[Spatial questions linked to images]
[START]

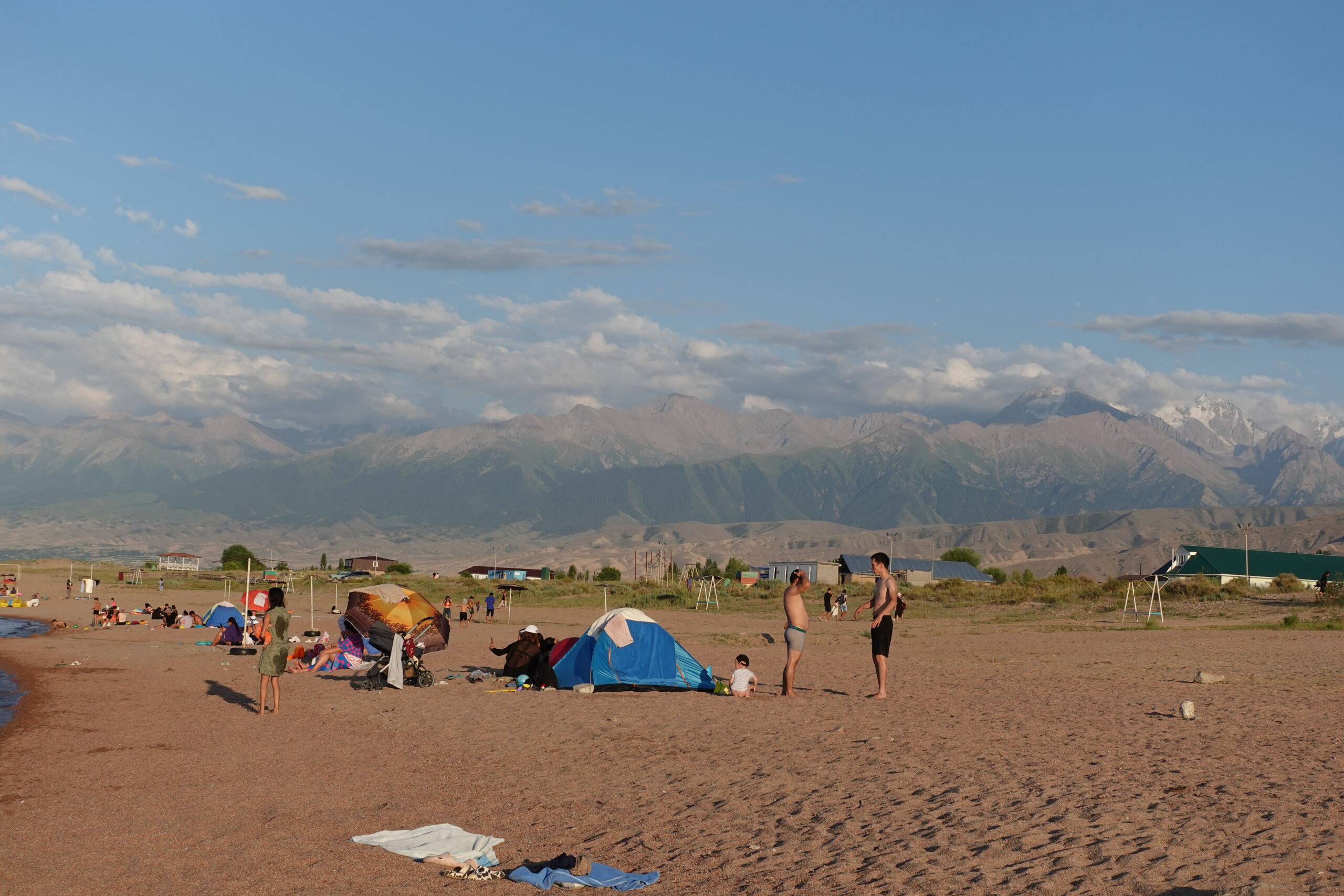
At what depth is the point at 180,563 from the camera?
12975 centimetres

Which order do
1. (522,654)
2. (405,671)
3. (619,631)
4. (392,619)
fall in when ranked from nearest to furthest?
(619,631), (522,654), (405,671), (392,619)

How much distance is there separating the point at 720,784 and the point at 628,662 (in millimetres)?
7675

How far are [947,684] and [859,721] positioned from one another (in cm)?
498

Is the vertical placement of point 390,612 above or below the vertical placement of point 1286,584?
above

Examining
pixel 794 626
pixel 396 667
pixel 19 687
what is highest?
pixel 794 626

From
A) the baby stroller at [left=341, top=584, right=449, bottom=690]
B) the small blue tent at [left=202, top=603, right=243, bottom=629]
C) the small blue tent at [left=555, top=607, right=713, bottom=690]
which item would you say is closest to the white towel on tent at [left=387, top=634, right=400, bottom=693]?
the baby stroller at [left=341, top=584, right=449, bottom=690]

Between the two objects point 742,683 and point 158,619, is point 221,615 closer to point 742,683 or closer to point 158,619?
point 158,619

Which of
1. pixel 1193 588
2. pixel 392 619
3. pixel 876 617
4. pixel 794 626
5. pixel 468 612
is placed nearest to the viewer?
pixel 876 617

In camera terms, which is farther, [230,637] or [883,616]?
[230,637]

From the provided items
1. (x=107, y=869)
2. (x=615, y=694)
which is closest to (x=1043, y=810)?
(x=107, y=869)

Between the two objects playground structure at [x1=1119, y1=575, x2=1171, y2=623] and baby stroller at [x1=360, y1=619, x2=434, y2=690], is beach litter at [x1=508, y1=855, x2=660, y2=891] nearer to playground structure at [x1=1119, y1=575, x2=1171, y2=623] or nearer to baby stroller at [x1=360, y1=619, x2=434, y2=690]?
baby stroller at [x1=360, y1=619, x2=434, y2=690]

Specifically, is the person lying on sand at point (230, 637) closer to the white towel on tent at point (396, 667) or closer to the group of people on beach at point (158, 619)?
the group of people on beach at point (158, 619)

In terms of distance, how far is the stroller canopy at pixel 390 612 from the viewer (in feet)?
73.3

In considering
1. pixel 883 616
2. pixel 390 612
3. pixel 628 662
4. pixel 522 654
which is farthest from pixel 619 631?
pixel 390 612
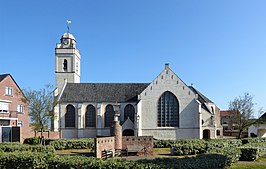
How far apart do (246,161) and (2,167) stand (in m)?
17.4

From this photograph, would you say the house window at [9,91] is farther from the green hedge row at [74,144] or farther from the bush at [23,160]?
the bush at [23,160]

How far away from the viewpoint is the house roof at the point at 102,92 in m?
54.0

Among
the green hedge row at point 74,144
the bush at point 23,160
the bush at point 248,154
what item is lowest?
the green hedge row at point 74,144

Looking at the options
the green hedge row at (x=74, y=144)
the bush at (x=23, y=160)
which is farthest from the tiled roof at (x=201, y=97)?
the bush at (x=23, y=160)

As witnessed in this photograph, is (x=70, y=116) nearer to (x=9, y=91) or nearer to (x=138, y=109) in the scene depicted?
(x=9, y=91)

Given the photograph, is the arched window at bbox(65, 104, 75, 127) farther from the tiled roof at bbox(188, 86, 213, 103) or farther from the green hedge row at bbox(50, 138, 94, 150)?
the tiled roof at bbox(188, 86, 213, 103)

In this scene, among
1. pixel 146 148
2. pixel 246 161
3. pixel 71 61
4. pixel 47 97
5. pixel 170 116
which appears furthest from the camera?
pixel 71 61

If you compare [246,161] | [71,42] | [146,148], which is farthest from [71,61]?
[246,161]

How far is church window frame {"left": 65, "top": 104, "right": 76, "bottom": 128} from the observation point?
5347 cm

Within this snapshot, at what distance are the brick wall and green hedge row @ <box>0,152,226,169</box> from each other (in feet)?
28.3

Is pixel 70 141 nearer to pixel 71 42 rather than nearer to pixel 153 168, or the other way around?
pixel 153 168

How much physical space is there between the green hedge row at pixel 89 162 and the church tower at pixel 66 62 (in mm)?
45366

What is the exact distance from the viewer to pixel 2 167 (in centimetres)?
1625

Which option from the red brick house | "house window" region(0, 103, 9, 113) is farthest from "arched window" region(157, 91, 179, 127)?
"house window" region(0, 103, 9, 113)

[END]

Given exercise: Return every one of the entries above word for word, omitting the pictures.

Response to the exercise:
At what depth is the point at 180,563 from the camera?
12975 centimetres

Which order do
1. (522,654)
2. (405,671)
3. (619,631)
4. (392,619)
fall in when ranked from nearest to furthest?
(619,631), (522,654), (405,671), (392,619)

How much distance is there separating the point at 720,784 and the point at 628,662 (in millimetres)?
7675

How far are [947,684] and [859,721] positioned from one another (in cm)?
498

Is the vertical placement of point 390,612 above or below the vertical placement of point 1286,584?
above

Examining
pixel 794 626
pixel 396 667
pixel 19 687
what is highest?
pixel 794 626

From
A) the baby stroller at [left=341, top=584, right=449, bottom=690]
B) the small blue tent at [left=202, top=603, right=243, bottom=629]
C) the small blue tent at [left=555, top=607, right=713, bottom=690]
which item would you say is closest to the white towel on tent at [left=387, top=634, right=400, bottom=693]?
the baby stroller at [left=341, top=584, right=449, bottom=690]

Between the two objects point 742,683 and point 158,619, is point 221,615 closer to point 742,683 or closer to point 158,619?
point 158,619

Which of
1. pixel 1193 588
2. pixel 392 619
3. pixel 876 617
4. pixel 794 626
5. pixel 468 612
is placed nearest to the viewer?
pixel 876 617

In camera terms, which is farther, [230,637] or [883,616]?
[230,637]

From the provided items
1. (x=107, y=869)
2. (x=615, y=694)
which is closest to (x=1043, y=810)?
(x=107, y=869)

Between the two objects playground structure at [x1=1119, y1=575, x2=1171, y2=623] and baby stroller at [x1=360, y1=619, x2=434, y2=690], is beach litter at [x1=508, y1=855, x2=660, y2=891] nearer to playground structure at [x1=1119, y1=575, x2=1171, y2=623] or nearer to baby stroller at [x1=360, y1=619, x2=434, y2=690]?
baby stroller at [x1=360, y1=619, x2=434, y2=690]

Specifically, is the person lying on sand at point (230, 637) closer to the white towel on tent at point (396, 667) or closer to the group of people on beach at point (158, 619)?
the group of people on beach at point (158, 619)

In terms of distance, how far is the stroller canopy at pixel 390 612 from the viewer (in feet)?
73.3

In considering
1. pixel 883 616
2. pixel 390 612
3. pixel 628 662
4. pixel 522 654
which is farthest from pixel 619 631?
pixel 390 612
How far apart do (246,161) and (2,167) stand (in m)?
17.4

From this photograph, would you say the house window at [9,91] is farther from the green hedge row at [74,144] or farther from the bush at [23,160]?
the bush at [23,160]

How far away from the viewpoint is the house roof at the point at 102,92 in m?
54.0

Among
the green hedge row at point 74,144
the bush at point 23,160
the bush at point 248,154
what item is lowest?
the green hedge row at point 74,144

Looking at the options
the green hedge row at (x=74, y=144)
the bush at (x=23, y=160)
which is farthest from the tiled roof at (x=201, y=97)?
the bush at (x=23, y=160)

As witnessed in this photograph, is (x=70, y=116) nearer to (x=9, y=91) or nearer to (x=138, y=109) in the scene depicted?
(x=9, y=91)

Given the photograph, is the arched window at bbox(65, 104, 75, 127) farther from the tiled roof at bbox(188, 86, 213, 103) or farther from the green hedge row at bbox(50, 138, 94, 150)?
the tiled roof at bbox(188, 86, 213, 103)

In this scene, among
1. pixel 146 148
2. pixel 246 161
3. pixel 71 61
4. pixel 47 97
5. pixel 170 116
which appears furthest from the camera?
pixel 71 61

If you compare [246,161] | [71,42] | [146,148], which is farthest from [71,61]?
[246,161]

How far is church window frame {"left": 65, "top": 104, "right": 76, "bottom": 128} from the observation point?
5347 cm

Within this snapshot, at what distance are the brick wall and green hedge row @ <box>0,152,226,169</box> from each other (in feet)?
28.3

Is pixel 70 141 nearer to pixel 71 42 rather than nearer to pixel 153 168, or the other way around?
pixel 153 168

How much physical space is there between the green hedge row at pixel 89 162 and the church tower at pixel 66 62 (in mm)?
45366

What is the exact distance from the viewer to pixel 2 167 (in centimetres)?
1625

Which option from the red brick house | "house window" region(0, 103, 9, 113) is farthest from "arched window" region(157, 91, 179, 127)?
"house window" region(0, 103, 9, 113)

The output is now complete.